# START OF Input data

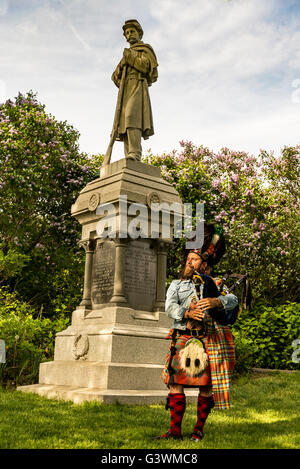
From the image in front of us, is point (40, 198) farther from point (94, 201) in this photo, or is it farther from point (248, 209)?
point (94, 201)

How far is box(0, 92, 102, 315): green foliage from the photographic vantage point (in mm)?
19234

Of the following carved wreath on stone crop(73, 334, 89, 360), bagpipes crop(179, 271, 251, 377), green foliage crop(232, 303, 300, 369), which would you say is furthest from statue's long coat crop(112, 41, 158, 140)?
bagpipes crop(179, 271, 251, 377)

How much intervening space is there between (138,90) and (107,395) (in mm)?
6823

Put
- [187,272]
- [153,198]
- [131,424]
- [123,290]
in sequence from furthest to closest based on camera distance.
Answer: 1. [153,198]
2. [123,290]
3. [131,424]
4. [187,272]

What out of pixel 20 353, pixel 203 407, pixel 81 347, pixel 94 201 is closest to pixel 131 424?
pixel 203 407

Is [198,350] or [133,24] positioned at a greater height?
[133,24]

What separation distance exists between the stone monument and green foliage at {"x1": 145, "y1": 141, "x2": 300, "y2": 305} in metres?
8.16

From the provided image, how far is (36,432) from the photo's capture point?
214 inches

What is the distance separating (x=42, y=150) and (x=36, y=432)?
53.6 ft

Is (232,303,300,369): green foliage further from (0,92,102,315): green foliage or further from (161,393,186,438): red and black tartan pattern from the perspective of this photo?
(0,92,102,315): green foliage

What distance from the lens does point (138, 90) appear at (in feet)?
36.9

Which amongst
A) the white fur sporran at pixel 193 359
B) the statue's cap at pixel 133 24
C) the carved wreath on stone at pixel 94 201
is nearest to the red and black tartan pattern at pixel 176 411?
the white fur sporran at pixel 193 359
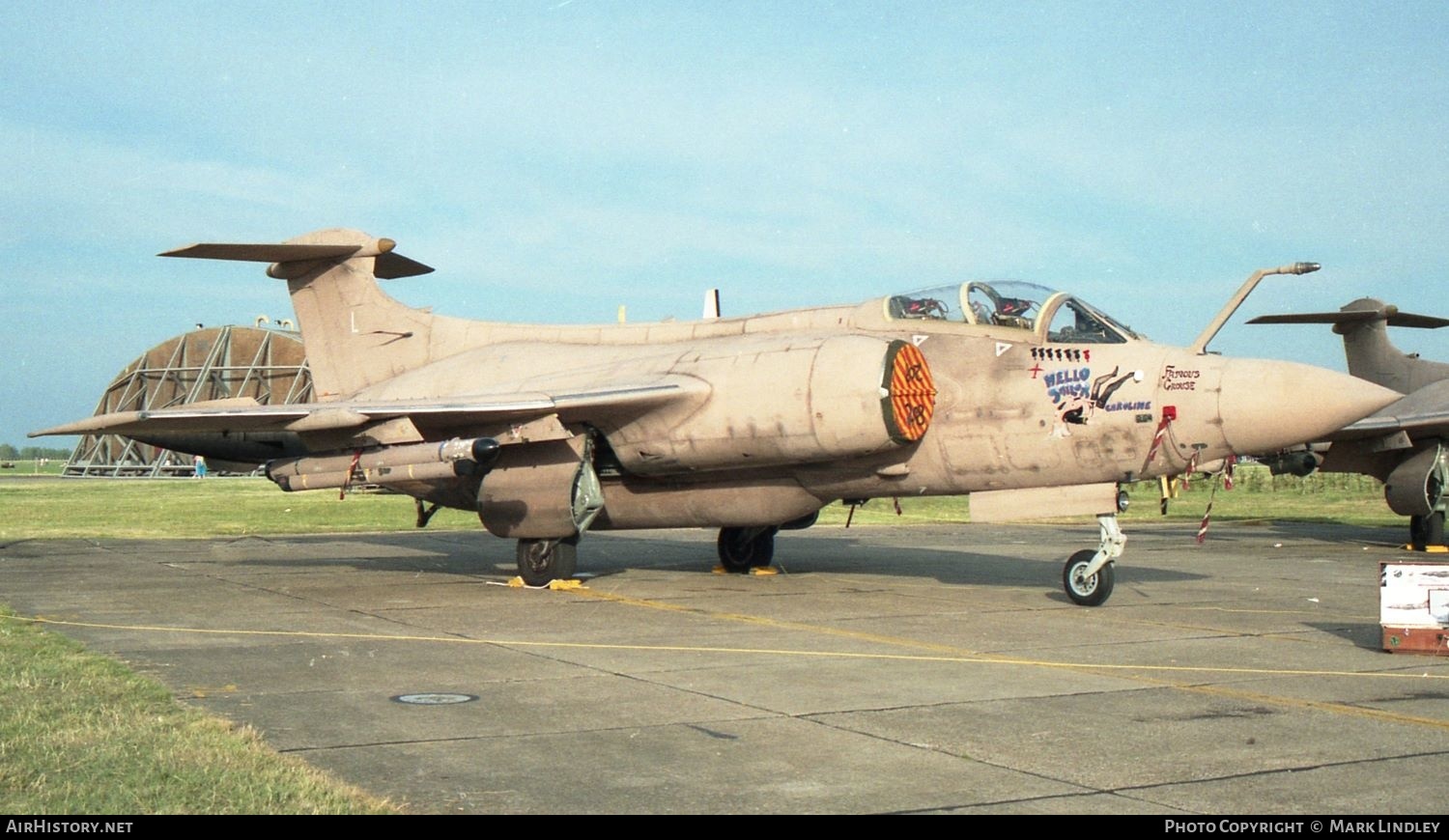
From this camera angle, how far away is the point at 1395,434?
23031 mm

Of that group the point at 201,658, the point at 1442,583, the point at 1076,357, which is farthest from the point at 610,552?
the point at 1442,583

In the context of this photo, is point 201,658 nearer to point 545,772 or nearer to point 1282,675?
point 545,772

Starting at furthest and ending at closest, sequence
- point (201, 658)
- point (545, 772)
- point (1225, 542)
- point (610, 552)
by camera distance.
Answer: point (1225, 542) < point (610, 552) < point (201, 658) < point (545, 772)

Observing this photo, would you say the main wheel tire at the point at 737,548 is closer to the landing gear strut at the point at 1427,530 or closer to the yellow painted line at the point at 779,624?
the yellow painted line at the point at 779,624

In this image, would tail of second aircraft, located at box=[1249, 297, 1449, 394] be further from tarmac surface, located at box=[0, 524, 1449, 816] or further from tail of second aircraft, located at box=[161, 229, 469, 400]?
tail of second aircraft, located at box=[161, 229, 469, 400]

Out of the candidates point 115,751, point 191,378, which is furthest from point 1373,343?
point 191,378

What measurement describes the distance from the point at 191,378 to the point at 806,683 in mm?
72153

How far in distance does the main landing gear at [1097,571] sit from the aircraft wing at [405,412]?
4.57 metres

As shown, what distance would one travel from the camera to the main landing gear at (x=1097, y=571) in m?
13.6

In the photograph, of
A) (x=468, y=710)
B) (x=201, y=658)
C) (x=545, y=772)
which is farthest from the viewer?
(x=201, y=658)

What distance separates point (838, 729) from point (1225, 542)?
19770 mm

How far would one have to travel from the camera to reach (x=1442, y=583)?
419 inches

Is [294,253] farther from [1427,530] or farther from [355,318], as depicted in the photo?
[1427,530]

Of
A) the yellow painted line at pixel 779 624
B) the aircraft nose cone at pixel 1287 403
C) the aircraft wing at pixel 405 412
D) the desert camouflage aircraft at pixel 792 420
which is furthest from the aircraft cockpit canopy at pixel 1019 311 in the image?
the yellow painted line at pixel 779 624
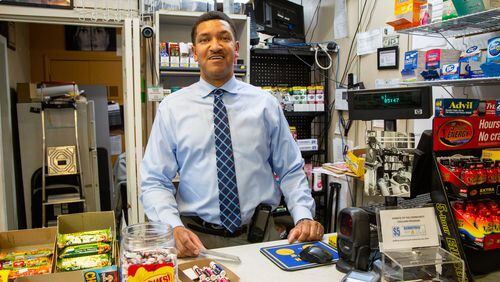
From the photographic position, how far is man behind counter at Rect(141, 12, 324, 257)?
1.67 m

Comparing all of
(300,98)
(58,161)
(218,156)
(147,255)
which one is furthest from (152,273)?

# END OF Input data

### Work required
Copy the records verbatim, starting at the line that contains "Which amongst" and ending at the line that contains "Answer: point (1225, 542)", but omit any pictures.

### Answer to the problem
Which amongst
A) the white fur sporran at pixel 193 359
B) the statue's cap at pixel 133 24
C) the carved wreath on stone at pixel 94 201
is nearest to the red and black tartan pattern at pixel 176 411?
the white fur sporran at pixel 193 359
From this camera angle, how far away is the point at 1395,434?
23031 mm

Of that group the point at 201,658, the point at 1442,583, the point at 1076,357, which is farthest from the point at 610,552?
the point at 1442,583

In the context of this photo, is point 201,658 nearer to point 545,772 or nearer to point 1282,675?
point 545,772

Starting at furthest and ending at closest, sequence
- point (201, 658)
- point (545, 772)
- point (1225, 542)
- point (610, 552)
by camera distance.
Answer: point (1225, 542) < point (610, 552) < point (201, 658) < point (545, 772)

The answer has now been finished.